> **Task prompt**:
Wherever the string "site" appears in a line of the listing below, report that line.

*** Available records ***

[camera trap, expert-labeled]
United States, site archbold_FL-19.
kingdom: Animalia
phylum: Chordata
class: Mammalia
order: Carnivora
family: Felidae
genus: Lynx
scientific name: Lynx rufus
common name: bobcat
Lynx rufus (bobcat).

*** End of Available records ***
*** Available records ***

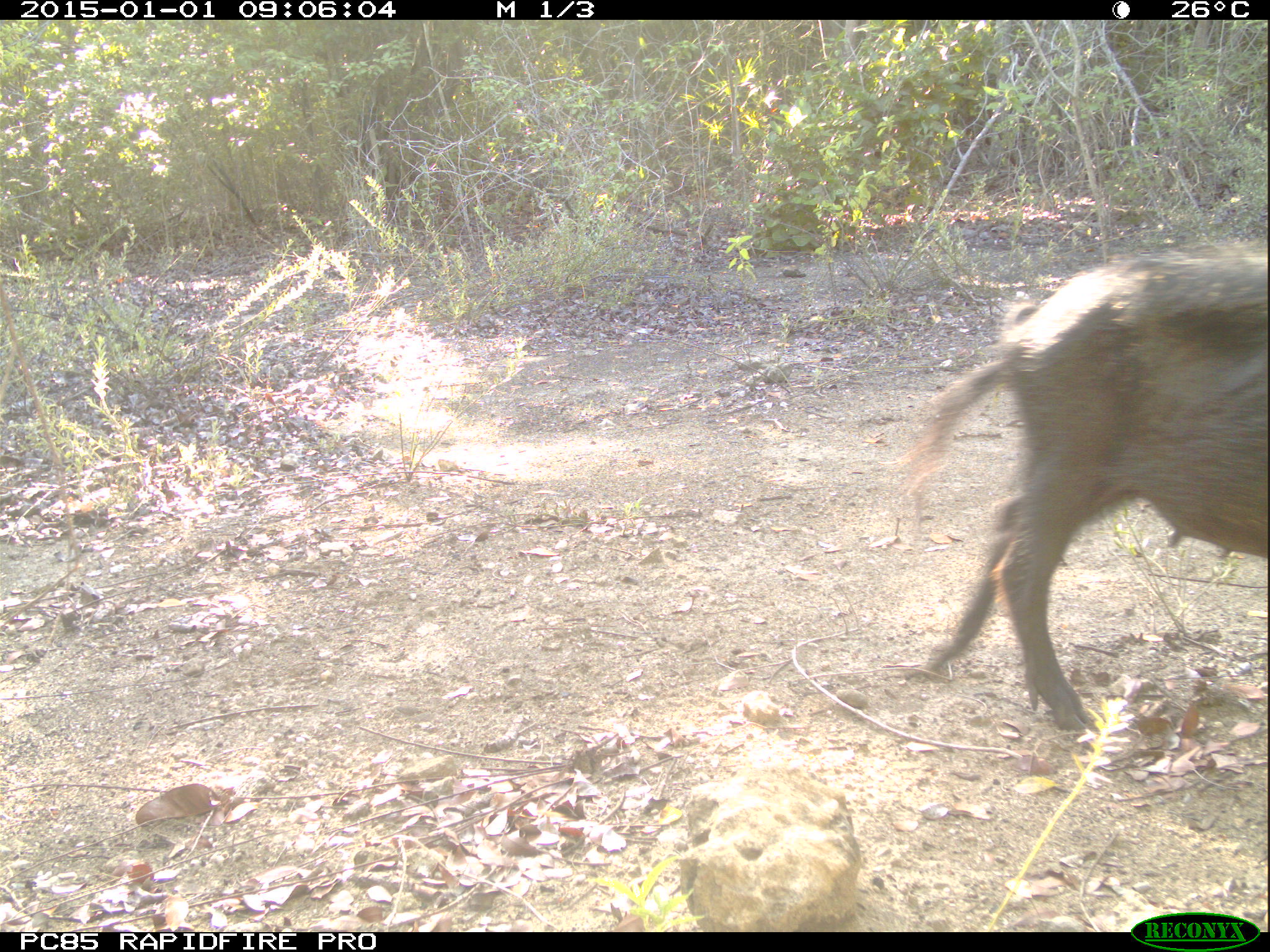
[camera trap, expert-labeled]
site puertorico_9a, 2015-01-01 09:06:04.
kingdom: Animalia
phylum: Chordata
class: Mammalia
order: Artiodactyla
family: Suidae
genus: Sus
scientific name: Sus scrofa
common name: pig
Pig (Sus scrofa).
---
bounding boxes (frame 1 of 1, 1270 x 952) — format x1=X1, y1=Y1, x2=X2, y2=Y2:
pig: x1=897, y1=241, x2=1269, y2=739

*** End of Available records ***

> **Response area**:
United States, site archbold_FL-19.
site puertorico_9a, 2015-01-01 09:06:04.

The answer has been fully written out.